Purchase of horses
Until the 1880s, the cavalry regiment was responsible for buying its own horses. In 1887, a reinstallation department was established to take over the post. Animals come from breeders, auction houses and private households. The officers at the time still provided their horses.
When World War I broke out in 1914, the Army had only 25,000 horses available. By the end of the conflict, it had purchased 460,000 horses and mules from the UK and Ireland, and even more from overseas.
Before the war, a census was conducted on British horses to determine how many horses there were, how many horses they ate, and what type of work was appropriate for them. Their nearest train station is also listed.
During the first weeks of the conflict, the Army requisitioned about 120,000 horses from civilians. Owners who cannot prove that their horses are necessary for transportation or agricultural duties must surrender them.
Dr. Reginal Hill has worked in the Army Heavy Equipment Division. He uses the stationery box below when traveling around the country. It contains everything he needs to buy horses for the army, including a checkbook, numerous official forms and labels, and a soldering iron.
The Resettlement Department is also seeking overseas help, spending more than 36 million pounds (about 1.5 billion pounds today) on animals from around the world, especially from the United States and Canada. Over 600,000 horses and mu sons were shipped from North America.
Traveling by horse is as dangerous as a horse. Thousands of animals were killed, mainly due to illness, injuries caused by shipwrecks and turbulent ships. In 1917, more than 94,000 horses were shipped from North America to Europe, and 3,300 were lost at sea. When submarines and other warships sank ships, about 2700 horses died.
On June 28, 1915, the U-24 torpedo was hit by a U-24 torpedo off the coast of Cornish. Although the surviving crew was allowed to abandon the ship, the ship's 1,400 horses and muzi cargo were not so lucky and all died.
Once boarded, the animals will be placed in their stalls and undergo regular inspections throughout the voyage. Despite the best efforts of the people who care for them, many horses have suffered from "transport fever", a form of pneumonia and various types of lung discomfort.

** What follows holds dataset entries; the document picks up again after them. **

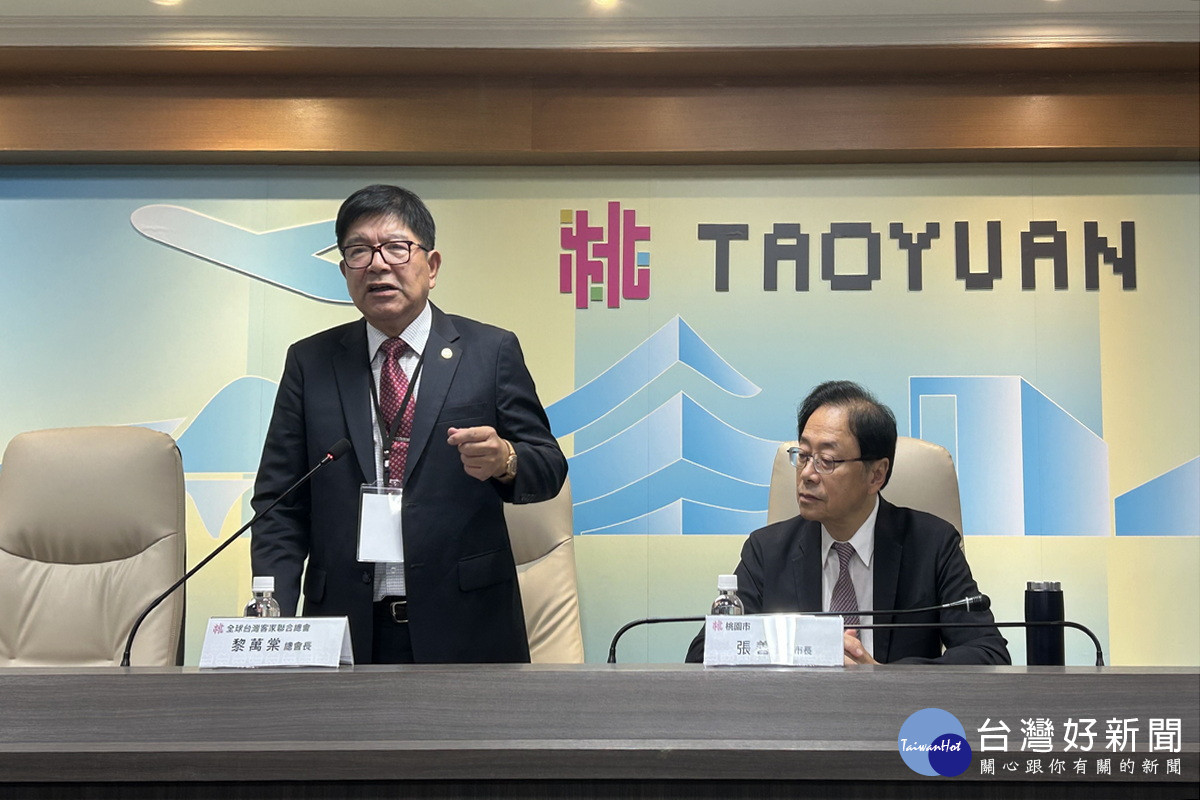 全球台灣客家聯合總會黎萬棠總會長致詞。<br />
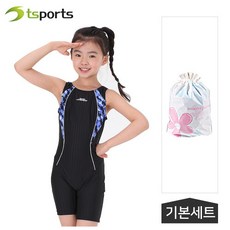 제테스여아수영복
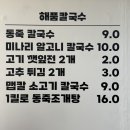 해품조개 이미지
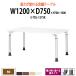 ��c�p�e�[�u�� �������� E-TDL-1275K W1200xD750xH700�`1000mm �p�^ ��c�e�[�u�� �~�[�e�B���O�e�[�u�� ��c�� ���� �I�t�B�X�e�[�u��
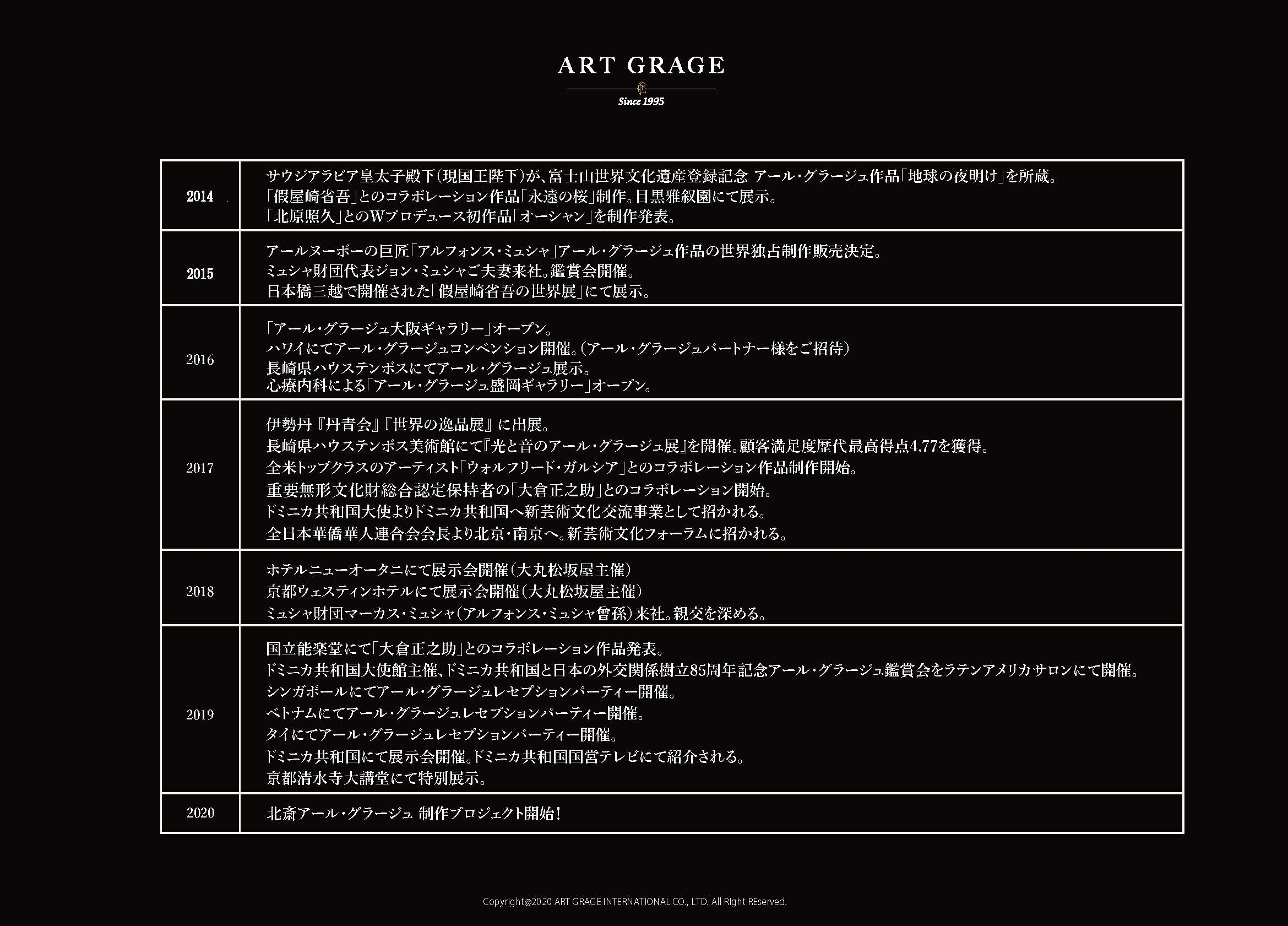 page9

After confinement, it usually takes a few weeks for the horse to recover on landing. The role of the reinstallation department and the Army Veterinary Corps is to shape them and prepare them for active duty.
Horses purchased for the army must meet certain conditions. A horse must be at least three years old, of good health, and of the right size to do the job it is buying-riding, pulling a gun or transporting it.
Horses were requisitioned from civilians at the beginning of the war, prompting some families to write to the war office asking them to save their beloved ponies. In response, the War Office decided not to recruit horses under 15 hands. Use a special stick to measure the horse's height from the shoulder (top of the shoulder).
Reloading warehouses in Romsey, Hampshire are busy during the day and at night, with horses coming from all over the UK and horses coming from nearby Southampton from overseas. Check all animals for infectious diseases. Then, once it passes the service, it is sent to the front line.
For hundreds of years, a large number of military horses have been lost due to negligence. In 1796, the army appointed a veterinarian of the Cavalry Regiment to reduce the number of sick and injured horses killed in the battle.
The Blue Cross Foundation, founded in 1912, provides medical assistance and supplies to animals. This was particularly important during World War I, as many recruits have never worked with horses before and need to learn quickly.
In 1915, the Blue Cross produced the "Manual for Drivers and Gunners to Manage and Care for Horses", which provides important information for soldiers using artillery, ambulances and supply horses.